Saturday, February 14, 2009

boring saturday

Today's valentines day. heck I can't feel any!

i feel numb, but the people around me are so full of love. Does this have to happen?

on second thought, my father called this morning. the first one to actually greet me valentines!

love you Tay!mwah!my day's complete!

HAPPY VALENTINES EVERYONE!

Thursday, February 12, 2009

February 14, Valentine's Day

They say this day is the day of romance; a day where sweethearts or lovers celebrate with flowers, candles, dinner reservations and chocolates. That are what most of the people do.
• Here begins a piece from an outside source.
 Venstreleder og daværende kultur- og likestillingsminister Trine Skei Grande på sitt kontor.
Celebrating valentine's day isn't just about lovers or sweethearts and stuffs. It's about love, love for everyone. So you can enjoy celebrating it with anyone you love, you treasure most, or own a part in your heart. Try celebrating this day with your friends or with your family, whether with your parents, siblings, or cousins. No dramas, just pure fun and joy, leave for a moment all the thorny problem life has bestowed upon our paths. Life ain't easy, but would it be much lighter and more colorful to live with if you have moments to pause and relax, right? Now chill!
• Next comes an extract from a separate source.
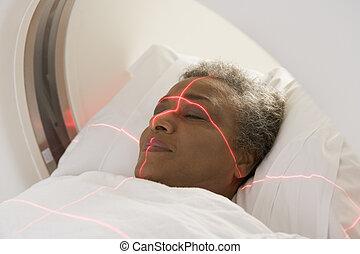 El paciente tiene un escáner axial computarizado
My boyfriend isn't here in Dumaguete, he's in Dipolog and he can't come coz of the whether and some reason, but I'm not telling you my valentine's day would be so boring. It's a holiday offered to St. Valentine. I'm going out, with my friends. We'll be bringing our butts to the pool and create a wave using our uttmost strength to make this day special. I never really celebrate this day that much, but for a change, I'll be going out and have fun, unwind, and just be free for a while. I may miss my boyfriend's presence, but hey, what's the use of technology right?

Now, if you're bored and have nothing to do today, Valentine's Day, call your friends now and set up for an ambush outing. Don't limit yourself in saying that it's only for sweethearts or lovers. Celebrate! Celebrate! Celebrate!

Tuesday, February 10, 2009

Intricate Change of Schedule

Schedule, it's the least thing you'll expect not to change. I'm not liking this fact. Despite the fact that it'll serve as a training for us future nurses, I'm still not liking it. Since this is my first entry to my blog, let me spill up some details about myself.

Adaptation to a new environment depends on several factors, may it be the system in that new environment, the people, the rules, their beliefs and attitudes, and all those stuffs. One thing that's really hard for me to cope up with is the schedule. I'm a big lazy lady, I admit. I get so many tips and advices which will make my schedule and stuffs organized. But as what I've said a while ago, LAZY. I should have done/finished so many things ahead if I did it long time ago or as earlier as possible if I have time(studies first before any shenanigans and etcheteraz). As what they say, TIME IS GOLD. I'm not good at maintaining either, especially if it concerns myself. But I do know how to maintain friendship, relationship, and commitment with another individual.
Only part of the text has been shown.